Soon we came to the places I had traversed with M. Coillard in a cattle car, but to my regret we went through Wankie's Coal Fields during the night. I saw it, however, by daylight on the return trip in October. All the brushwood has vanished; the trees too; the pretty hills are mere mounds of slack and tailings, or glaring white slopes, patterned by black trolley lines; and a row of factory chimneys beside the shaft completes the picture—a bit of the Black Country transplanted to Africa. I was told that coal could be mined here for the cost of 6d. a ton, at the pit's mouth! October is April here and in the Coal Forest the Belladonna Lily was here and there pushing its crown of waxen bells through the grimy soil, a lovely flower...

Elsewhere all is much the same here: the mopane scrub a little more dreary if possible. Natives, weirdly garbed, haunted the stations and offered curios and skins. Here were culverts and embankments I had seen under construction, and first heard the expression "a wash-out" when the rails had to be relaid after rain.

Every one was up by sunrise next morning. It was delightful in that fresh morning air to sit outside our coaches and enjoy the green forest. Everything for miles round the Falls is relatively fresh, dewy and dustless. It is like Devonshire scenery, the good red earth and all, only minus the cultivation.

We reached Victoria Falls station, near the hotel, on the south side of the Zambesi gorges, at 8.15 a.m. on Friday, June 11, having left Bulawayo at 1 p.m. the day before. In 1903, our light spring cart (not a waggon) took us from before dawn on August 24, Monday, till mid-day on the following Saturday.

DIRECTION = In the travel account, at what time did the train reach Victoria Falls station?

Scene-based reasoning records
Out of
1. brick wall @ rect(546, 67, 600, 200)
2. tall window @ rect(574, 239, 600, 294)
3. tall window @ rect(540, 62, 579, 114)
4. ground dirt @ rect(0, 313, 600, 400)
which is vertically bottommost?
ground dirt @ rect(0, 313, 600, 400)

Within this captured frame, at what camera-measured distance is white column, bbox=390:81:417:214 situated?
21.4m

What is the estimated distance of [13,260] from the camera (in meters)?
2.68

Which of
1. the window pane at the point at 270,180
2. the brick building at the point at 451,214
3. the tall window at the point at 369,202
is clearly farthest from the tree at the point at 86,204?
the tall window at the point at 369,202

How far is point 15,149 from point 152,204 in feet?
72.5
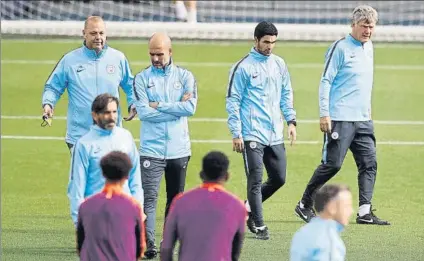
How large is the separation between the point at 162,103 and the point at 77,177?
2.05 metres

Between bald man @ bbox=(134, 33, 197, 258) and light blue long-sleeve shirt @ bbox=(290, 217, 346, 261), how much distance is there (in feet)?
12.2

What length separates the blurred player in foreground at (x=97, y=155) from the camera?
9.20m

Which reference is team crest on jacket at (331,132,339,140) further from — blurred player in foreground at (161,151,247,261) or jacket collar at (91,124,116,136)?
blurred player in foreground at (161,151,247,261)

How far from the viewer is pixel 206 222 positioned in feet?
26.0

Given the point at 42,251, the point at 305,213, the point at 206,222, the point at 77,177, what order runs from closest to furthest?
the point at 206,222
the point at 77,177
the point at 42,251
the point at 305,213

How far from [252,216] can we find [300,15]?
1737 centimetres

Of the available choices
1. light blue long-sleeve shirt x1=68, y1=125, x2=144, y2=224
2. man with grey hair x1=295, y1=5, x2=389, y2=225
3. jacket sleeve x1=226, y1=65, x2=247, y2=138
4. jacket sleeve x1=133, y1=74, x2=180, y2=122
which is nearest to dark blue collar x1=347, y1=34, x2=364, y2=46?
man with grey hair x1=295, y1=5, x2=389, y2=225

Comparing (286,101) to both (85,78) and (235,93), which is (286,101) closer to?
(235,93)

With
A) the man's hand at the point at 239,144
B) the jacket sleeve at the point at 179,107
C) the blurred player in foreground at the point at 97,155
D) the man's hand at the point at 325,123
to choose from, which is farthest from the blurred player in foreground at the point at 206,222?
the man's hand at the point at 325,123

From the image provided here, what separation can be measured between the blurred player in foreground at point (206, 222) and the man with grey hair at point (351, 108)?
4.26m

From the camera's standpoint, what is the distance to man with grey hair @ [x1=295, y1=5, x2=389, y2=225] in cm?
1229

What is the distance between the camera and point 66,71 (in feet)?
38.1

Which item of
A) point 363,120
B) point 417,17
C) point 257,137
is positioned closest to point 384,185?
point 363,120

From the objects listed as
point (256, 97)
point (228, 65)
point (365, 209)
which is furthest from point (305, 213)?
point (228, 65)
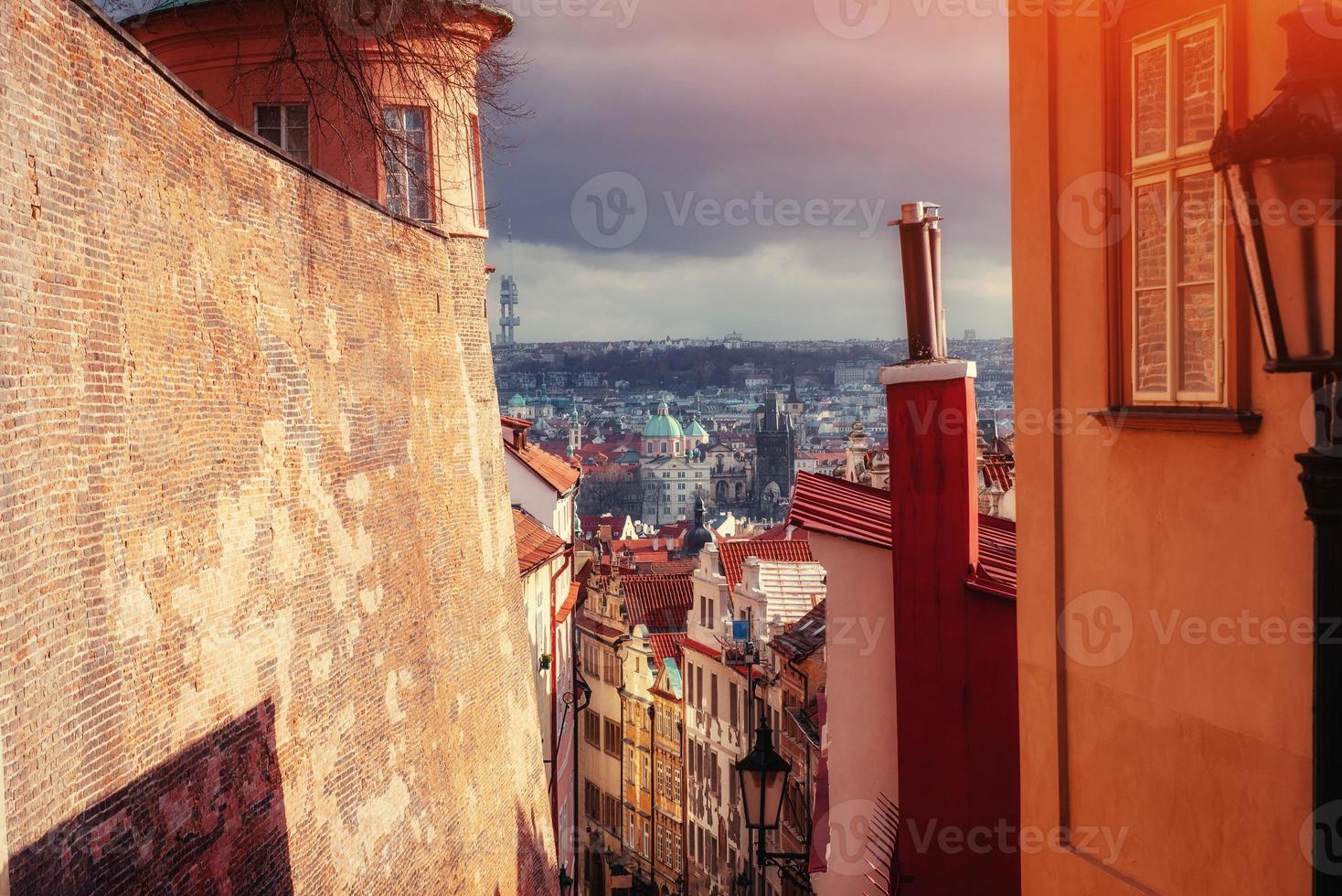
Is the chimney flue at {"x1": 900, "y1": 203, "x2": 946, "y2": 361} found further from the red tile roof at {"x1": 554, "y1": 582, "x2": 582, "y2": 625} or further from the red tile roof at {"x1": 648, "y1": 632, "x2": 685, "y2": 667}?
the red tile roof at {"x1": 648, "y1": 632, "x2": 685, "y2": 667}

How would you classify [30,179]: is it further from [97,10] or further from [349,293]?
[349,293]

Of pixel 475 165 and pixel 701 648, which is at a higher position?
pixel 475 165

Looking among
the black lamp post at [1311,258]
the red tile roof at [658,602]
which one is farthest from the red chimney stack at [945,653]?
the red tile roof at [658,602]

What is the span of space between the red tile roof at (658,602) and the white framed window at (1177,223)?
164ft

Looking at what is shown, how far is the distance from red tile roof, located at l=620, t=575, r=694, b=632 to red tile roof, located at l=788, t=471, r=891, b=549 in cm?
4298

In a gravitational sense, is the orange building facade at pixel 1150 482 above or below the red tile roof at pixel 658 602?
above

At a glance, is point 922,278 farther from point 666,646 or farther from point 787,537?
point 666,646

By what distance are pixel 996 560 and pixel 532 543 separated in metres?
16.0

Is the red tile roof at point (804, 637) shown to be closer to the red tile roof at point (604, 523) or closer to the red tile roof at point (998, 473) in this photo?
the red tile roof at point (998, 473)

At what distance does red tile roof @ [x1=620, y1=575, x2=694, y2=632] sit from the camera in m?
55.3

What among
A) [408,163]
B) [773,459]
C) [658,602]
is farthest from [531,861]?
[773,459]

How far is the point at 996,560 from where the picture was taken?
342 inches

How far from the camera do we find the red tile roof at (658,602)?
55312 millimetres

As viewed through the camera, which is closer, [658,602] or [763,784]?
[763,784]
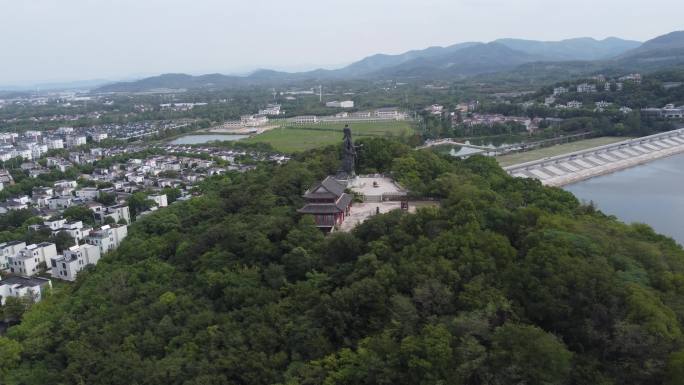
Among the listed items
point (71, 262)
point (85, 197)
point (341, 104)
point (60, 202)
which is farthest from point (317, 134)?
point (71, 262)

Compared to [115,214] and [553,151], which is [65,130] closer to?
[115,214]

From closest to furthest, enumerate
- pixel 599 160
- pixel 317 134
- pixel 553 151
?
pixel 599 160 → pixel 553 151 → pixel 317 134

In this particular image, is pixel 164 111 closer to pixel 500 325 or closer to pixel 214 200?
pixel 214 200

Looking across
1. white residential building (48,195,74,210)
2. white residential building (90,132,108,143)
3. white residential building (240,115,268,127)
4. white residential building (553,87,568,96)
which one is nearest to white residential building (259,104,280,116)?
white residential building (240,115,268,127)

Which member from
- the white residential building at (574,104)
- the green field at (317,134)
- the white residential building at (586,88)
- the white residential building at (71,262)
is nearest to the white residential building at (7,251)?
the white residential building at (71,262)

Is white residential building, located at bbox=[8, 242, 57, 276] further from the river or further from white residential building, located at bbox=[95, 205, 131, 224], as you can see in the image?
the river
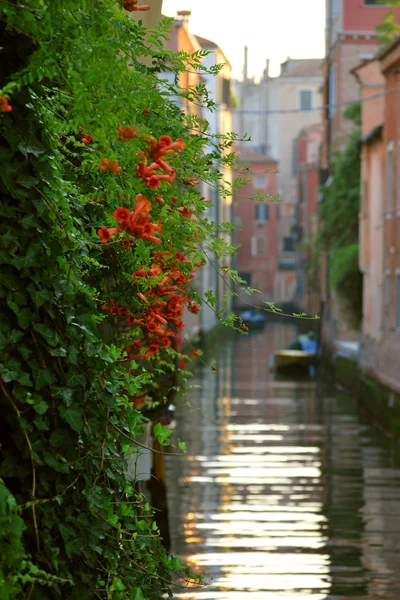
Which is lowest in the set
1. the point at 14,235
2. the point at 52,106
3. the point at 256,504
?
the point at 256,504

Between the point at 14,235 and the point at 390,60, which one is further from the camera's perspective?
the point at 390,60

REPLY = 8.15 a.m. on Friday, June 11